Objective 1:
Answer these questions about the article on pseudo-random number generators, one line each, marked (a), (b), (c) like the questions.
(a) What does the article call the relatively small set of initial values that completely determines a PRNG's sequence?
(b) According to the article, what should be done with the random generator functions in the math libraries that come with a compiler, when strong cryptography is the purpose?
(c) Which three recent instances of pseudo-random algorithms does the article name?
Objective 2: Carry the article on pseudo-random number generators forward, beginning right after its final sentence.

Text passage:

--- START ---

InfoSecurity India's First Magazine on Comprehensive IT Security
Menu Bar
InfoSecurity February 2009
Tech Focus

Elements of Pseudo-Random Number Generators

Although the term Pseudo-Random Number Generator (PRNG) is appropriate and is used in conjunction with IT Security, the phrase "random numbers" can be misleading to many of us. The reality is security-critical applications require “random” numbers. In this article, we will discuss the elements of PRNGs and CPRNGs in concurrence with computer security in the real-world secure systems.

While we all in general presume that—what Random number generators has to do with security—the reality is that Random Number Generation is an essential part of any secure application. To many people, it suggests random number generator functions in the math libraries which come with one's compiler. Such random generator functions are insecure and have to be avoided for strong cryptographic purposes.

What one needs for cryptography are values which cannot be guessed by an adversary any more easily than by trying all possibilities (i.e., through brute force). As a matter of fact, there are several ways to acquire or generate such values, but none of them is guaranteed. Therefore, selection of a random number source in general term is a matter of art and assumptions.

Why we need Random Numbers?

Security-critical applications require “random” numbers. Unfortunately, there is no consensus on the best way of obtaining such random numbers. Moreover, there is not a consistent set of requirements or terminology between different solutions.

Ultimately, we would like generators capable of giving “true” random numbers, where all 2n possible values for an n bit datum are equally likely from the point of view of an adversary. i.e., we would like a random number generator to provide information theoretic security, where there is one bit of entropy per bit of generator output.

In practice, that goal often isn’t feasible due to the difficulty of harvesting high-entropy data. Instead, it is common to take data that is believed to contain enough entropy for cryptographic security, and use it to “seed” a cryptographic pseudo-random number generator, which is an algorithm that produces a stream of values that one hopes, for all intents and purposes, is indistinguishable from random to any attacker in practice, even if a theoretical attack were possible, given unbounded resources.

What is PRNG?

A pseudorandom number generator (PRNG) is an algorithm for generating a sequence of numbers that approximates the properties of random numbers. The sequence is not truly random in that it is completely determined by a relatively small set of initial values, called the PRNGs state. Although sequences that are closer to truly random can be generated using hardware random number generators.

Most pseudo-random generator algorithms produce sequences which are uniformly distributed by any of several tests. Common classes of these algorithms are linear congruential generators, lagged Fibonacci generators, linear feedback shift registers and generalized feedback shift registers. Recent instances of pseudo-random algorithms include Blum Blum Shub, Fortuna, and the Mersenne twister.

--- END ---

Rows:

--- START ---

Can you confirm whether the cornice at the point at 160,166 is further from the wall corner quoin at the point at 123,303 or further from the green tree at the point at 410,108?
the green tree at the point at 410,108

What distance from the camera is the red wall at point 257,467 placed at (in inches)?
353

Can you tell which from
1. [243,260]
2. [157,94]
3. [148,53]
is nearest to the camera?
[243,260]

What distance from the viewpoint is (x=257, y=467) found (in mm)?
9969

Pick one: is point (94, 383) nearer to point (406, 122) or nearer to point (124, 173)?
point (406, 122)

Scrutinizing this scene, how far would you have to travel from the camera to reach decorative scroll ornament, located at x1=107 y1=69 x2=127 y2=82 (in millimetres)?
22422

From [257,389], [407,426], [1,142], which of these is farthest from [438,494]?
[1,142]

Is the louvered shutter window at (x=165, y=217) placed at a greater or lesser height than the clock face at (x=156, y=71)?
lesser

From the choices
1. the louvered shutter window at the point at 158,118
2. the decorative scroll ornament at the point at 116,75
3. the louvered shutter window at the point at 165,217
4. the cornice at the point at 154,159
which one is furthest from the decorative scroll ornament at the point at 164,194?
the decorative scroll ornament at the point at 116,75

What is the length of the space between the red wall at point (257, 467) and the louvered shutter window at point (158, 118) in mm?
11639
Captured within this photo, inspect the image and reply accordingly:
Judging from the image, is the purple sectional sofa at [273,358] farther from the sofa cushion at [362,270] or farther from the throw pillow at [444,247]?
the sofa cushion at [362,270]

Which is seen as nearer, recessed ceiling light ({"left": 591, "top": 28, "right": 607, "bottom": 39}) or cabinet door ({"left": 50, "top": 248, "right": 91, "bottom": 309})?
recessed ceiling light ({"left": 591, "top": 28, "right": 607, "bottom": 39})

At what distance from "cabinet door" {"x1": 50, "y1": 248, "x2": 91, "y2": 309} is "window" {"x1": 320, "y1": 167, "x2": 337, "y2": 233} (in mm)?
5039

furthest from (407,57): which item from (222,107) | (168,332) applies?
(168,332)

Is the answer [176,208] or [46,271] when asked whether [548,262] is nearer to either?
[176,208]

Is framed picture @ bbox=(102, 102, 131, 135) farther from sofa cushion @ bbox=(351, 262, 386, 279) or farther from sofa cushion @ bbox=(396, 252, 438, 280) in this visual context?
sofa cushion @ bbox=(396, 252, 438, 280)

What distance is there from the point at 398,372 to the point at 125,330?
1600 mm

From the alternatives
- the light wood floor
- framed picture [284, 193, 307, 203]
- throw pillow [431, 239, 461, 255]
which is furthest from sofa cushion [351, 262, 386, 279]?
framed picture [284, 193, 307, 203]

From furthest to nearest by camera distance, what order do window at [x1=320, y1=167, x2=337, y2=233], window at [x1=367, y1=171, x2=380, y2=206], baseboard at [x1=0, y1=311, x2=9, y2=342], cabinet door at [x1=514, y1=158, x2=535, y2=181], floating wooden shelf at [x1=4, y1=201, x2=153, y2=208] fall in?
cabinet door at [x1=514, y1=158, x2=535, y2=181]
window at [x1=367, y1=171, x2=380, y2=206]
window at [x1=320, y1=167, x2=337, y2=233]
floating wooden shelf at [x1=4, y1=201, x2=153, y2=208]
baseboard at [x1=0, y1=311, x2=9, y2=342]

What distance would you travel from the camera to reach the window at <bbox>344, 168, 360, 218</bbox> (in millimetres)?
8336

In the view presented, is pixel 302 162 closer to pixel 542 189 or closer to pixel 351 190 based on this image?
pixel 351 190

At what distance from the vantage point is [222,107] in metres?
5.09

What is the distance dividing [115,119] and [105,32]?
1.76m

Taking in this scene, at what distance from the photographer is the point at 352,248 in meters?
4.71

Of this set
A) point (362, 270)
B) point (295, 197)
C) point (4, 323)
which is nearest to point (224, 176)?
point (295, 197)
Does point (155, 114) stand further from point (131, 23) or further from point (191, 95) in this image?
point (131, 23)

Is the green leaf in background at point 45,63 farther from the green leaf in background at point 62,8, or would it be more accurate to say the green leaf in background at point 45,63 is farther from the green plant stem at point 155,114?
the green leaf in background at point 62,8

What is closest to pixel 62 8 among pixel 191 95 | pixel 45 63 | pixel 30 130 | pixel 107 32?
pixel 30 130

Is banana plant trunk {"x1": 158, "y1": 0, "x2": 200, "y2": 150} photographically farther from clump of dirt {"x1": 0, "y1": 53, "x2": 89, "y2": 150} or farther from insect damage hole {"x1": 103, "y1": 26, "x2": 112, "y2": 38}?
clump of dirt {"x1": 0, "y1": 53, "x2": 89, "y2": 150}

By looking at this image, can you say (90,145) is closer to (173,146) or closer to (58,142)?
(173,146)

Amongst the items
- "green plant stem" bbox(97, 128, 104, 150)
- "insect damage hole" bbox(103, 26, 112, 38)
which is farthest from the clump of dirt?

--- END ---

Final result 1:
(a) The PRNG's state.
(b) They should be avoided, because they are insecure.
(c) Blum Blum Shub, Fortuna, and the Mersenne twister.

Final result 2:
Interfaces to Random Numbers

People tend to use pseudo-random numbers instead of numbers that are secure in the information theoretic sense (i.e., truly random numbers with entropy to an attacker) only because pseudo-random numbers are efficient to generate, whereas data with large amounts of entropy tends to not be. One advantage of using truly random numbers is that the difficulty of breaking one random value (by, say, brute-force guessing) is independent of breaking any other value. That is not true with a cryptographic PRNG, where an attacker with enough output can predict future outputs with a probability of 1, assuming enough computational resources. A good PRNG will provide computational security, meaning that an adversary with realistic resources should not be able to distinguish PRNG output from truly random data. However, PRNGs are incapable of providing information theoretic security in the way that a one-time pad can.

We believe that the gap between information theoretic security and computational security argues that systems should not only provide an interface to cryptographically secure pseudo-random numbers, they should also provide an interface to numbers that are believed to be truly random. Even though most applications will not be willing to expend significant resources to get truly random numbers, there are occasions where it can be useful.

For example, there may be some high security data where one would like to ensure that the compromise of one piece of data does not lead to the compromise of other pieces of data, such as long-term, high security keys.

Another consideration is that a system may wish to have more security than a pseudo-random number generator has the strength to provide. For example, the PRNGs provided by most operating systems use cryptography that is based on a 128-bit symmetric cipher or a 160-bit hash function, and thus can never have more than 160 bits of security at any given time. But, one may wish to generate a 256-bit symmetric key, or a public key pair where 256-bit equivalent security is desired.

Note that using two 128-bit PRNGs that are independently seeded does not solve the problem, only doubling an attackers workload, increasing security to 129 bits instead of the desired 256.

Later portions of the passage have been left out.